Le groupe chinois Geely a réalisé un test de recharge ultra-rapide sur une berline Lynk & Co 01, l’une de ses marques, qui est passée de 10 % à 80 % de batterie en 5 minutes et 32 secondes. Lors du même essai encadré, le véhicule a atteint 97 % de charge en 8 minutes et 42 secondes.
La batterie de la Lynk & Co 01 affiche une capacité d’environ 95 kWh et une tension nominale de 772,8 volts, ce qui la classe dans les systèmes 800 volts. Pendant l’essai, la puissance de charge a brièvement grimpé à environ 1 100 kW sur une borne rapide exploitée par Zeekr, la marque sœur de Geely.
Sur une station Flash Charging concurrente de BYD, la puissance maximale relevée n’a été que de 430 kW. Ce pic de 1 100 kW reste fugitif et n’a pas été maintenu sur toute la durée de la session.
Une architecture 1 000 volts pour rattraper BYD
Geely développe désormais une nouvelle architecture électrique fonctionnant sous 1 000 volts, voire davantage, selon des informations rapportées par le média CarNewsChina. L’objectif est de ramener le temps de recharge à quelques minutes, avec un seuil précis dans le viseur : passer de 10 % à 80 % en moins de cinq minutes. Le constructeur n’a précisé ni les modèles concernés ni l’échéance de mise en série.
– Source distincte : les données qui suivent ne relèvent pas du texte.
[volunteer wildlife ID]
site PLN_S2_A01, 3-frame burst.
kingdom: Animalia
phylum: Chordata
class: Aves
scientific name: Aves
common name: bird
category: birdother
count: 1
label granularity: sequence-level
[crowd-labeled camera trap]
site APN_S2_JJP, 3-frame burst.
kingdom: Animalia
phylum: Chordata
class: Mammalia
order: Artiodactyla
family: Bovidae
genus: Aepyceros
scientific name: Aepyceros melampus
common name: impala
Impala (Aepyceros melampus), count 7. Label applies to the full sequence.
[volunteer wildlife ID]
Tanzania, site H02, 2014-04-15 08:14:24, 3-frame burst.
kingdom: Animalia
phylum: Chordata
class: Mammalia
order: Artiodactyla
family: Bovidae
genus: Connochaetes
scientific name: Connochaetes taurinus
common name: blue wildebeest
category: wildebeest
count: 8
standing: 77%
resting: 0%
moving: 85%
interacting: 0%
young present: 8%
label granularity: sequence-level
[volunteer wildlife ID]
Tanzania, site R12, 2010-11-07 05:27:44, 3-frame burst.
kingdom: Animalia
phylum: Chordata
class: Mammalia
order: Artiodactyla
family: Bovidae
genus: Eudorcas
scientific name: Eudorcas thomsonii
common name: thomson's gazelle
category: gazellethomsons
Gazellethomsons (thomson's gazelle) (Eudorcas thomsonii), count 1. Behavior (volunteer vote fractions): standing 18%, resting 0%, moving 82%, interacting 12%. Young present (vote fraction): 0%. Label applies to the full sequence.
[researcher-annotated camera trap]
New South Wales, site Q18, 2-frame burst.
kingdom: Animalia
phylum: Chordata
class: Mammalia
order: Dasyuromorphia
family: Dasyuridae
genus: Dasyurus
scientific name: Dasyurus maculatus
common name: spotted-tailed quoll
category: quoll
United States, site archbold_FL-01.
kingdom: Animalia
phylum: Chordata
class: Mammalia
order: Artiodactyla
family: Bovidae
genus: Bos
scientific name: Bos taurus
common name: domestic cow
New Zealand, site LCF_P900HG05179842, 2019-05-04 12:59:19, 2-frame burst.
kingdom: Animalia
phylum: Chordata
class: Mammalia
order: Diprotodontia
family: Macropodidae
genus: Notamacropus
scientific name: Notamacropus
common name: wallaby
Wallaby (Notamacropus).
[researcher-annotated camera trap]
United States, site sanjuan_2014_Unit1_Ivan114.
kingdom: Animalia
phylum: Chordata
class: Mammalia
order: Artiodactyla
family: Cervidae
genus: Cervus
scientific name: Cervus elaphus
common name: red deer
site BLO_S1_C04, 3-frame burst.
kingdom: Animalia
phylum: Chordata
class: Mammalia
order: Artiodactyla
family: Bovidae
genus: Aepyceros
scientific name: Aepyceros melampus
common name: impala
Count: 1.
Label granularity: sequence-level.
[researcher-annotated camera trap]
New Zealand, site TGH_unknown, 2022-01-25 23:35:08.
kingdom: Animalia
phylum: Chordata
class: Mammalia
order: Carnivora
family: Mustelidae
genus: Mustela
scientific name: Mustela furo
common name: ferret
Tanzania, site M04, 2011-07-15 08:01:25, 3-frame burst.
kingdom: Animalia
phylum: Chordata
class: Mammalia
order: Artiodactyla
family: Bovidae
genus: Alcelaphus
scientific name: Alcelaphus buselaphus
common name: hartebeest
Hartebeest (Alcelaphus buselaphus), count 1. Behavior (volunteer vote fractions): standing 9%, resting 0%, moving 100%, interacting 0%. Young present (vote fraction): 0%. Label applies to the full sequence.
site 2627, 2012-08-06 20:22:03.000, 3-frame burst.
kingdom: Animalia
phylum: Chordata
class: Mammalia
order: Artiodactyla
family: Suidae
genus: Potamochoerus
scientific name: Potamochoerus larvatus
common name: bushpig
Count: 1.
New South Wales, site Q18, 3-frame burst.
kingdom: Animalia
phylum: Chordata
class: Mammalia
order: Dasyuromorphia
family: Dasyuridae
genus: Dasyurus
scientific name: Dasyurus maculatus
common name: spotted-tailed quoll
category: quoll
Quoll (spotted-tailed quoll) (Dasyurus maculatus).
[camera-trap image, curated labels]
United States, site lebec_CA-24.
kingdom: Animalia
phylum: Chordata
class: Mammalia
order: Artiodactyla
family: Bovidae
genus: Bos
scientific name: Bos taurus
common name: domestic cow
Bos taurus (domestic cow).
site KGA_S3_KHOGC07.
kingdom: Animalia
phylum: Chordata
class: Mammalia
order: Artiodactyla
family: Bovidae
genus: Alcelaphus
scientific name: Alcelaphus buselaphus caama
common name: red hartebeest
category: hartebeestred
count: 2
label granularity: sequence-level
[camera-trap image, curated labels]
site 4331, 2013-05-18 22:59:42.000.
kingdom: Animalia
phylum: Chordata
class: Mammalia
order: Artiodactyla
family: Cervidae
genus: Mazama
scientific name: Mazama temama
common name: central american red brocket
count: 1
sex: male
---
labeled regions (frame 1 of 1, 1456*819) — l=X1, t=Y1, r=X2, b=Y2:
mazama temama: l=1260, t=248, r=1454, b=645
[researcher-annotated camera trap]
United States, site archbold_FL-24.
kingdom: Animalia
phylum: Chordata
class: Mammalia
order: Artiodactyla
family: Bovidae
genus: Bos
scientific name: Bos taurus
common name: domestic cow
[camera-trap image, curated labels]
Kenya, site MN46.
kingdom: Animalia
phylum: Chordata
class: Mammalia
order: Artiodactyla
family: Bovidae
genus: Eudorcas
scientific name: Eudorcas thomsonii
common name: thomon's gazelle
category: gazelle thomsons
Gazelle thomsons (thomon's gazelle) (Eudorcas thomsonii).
Ce chantier vise à combler un retard sur BYD, dont la Super e-Platform fonctionne déjà en 1 000 volts depuis 2025 et autorise 1 000 kW de puissance. Le rival de Geely équipe déjà ses berlines Han L EV et Tang L EV de cette plateforme.
BYD annonce que sa Han L récupère environ 400 kilomètres d’autonomie en cycle CLTC en cinq minutes ; le constructeur équipe par ailleurs cette berline d’une batterie Blade de nouvelle génération capable de monter jusqu’à 10C. Le fabricant de batteries CATL travaille de son côté sur une deuxième génération de sa batterie Shenxing, donnée pour accepter jusqu’à 1,3 MW et ajouter jusqu’à 520 kilomètres d’autonomie CLTC en cinq minutes.
Sur le réseau, Geely revendiquait en mars 2026 plus de 2 100 bornes Zeekr capables de délivrer jusqu’à 1 500 kW. Le hic, c’est que les voitures actuelles du groupe ne parviennent pas encore à exploiter cette puissance, d’où le développement d’une nouvelle génération de plateformes.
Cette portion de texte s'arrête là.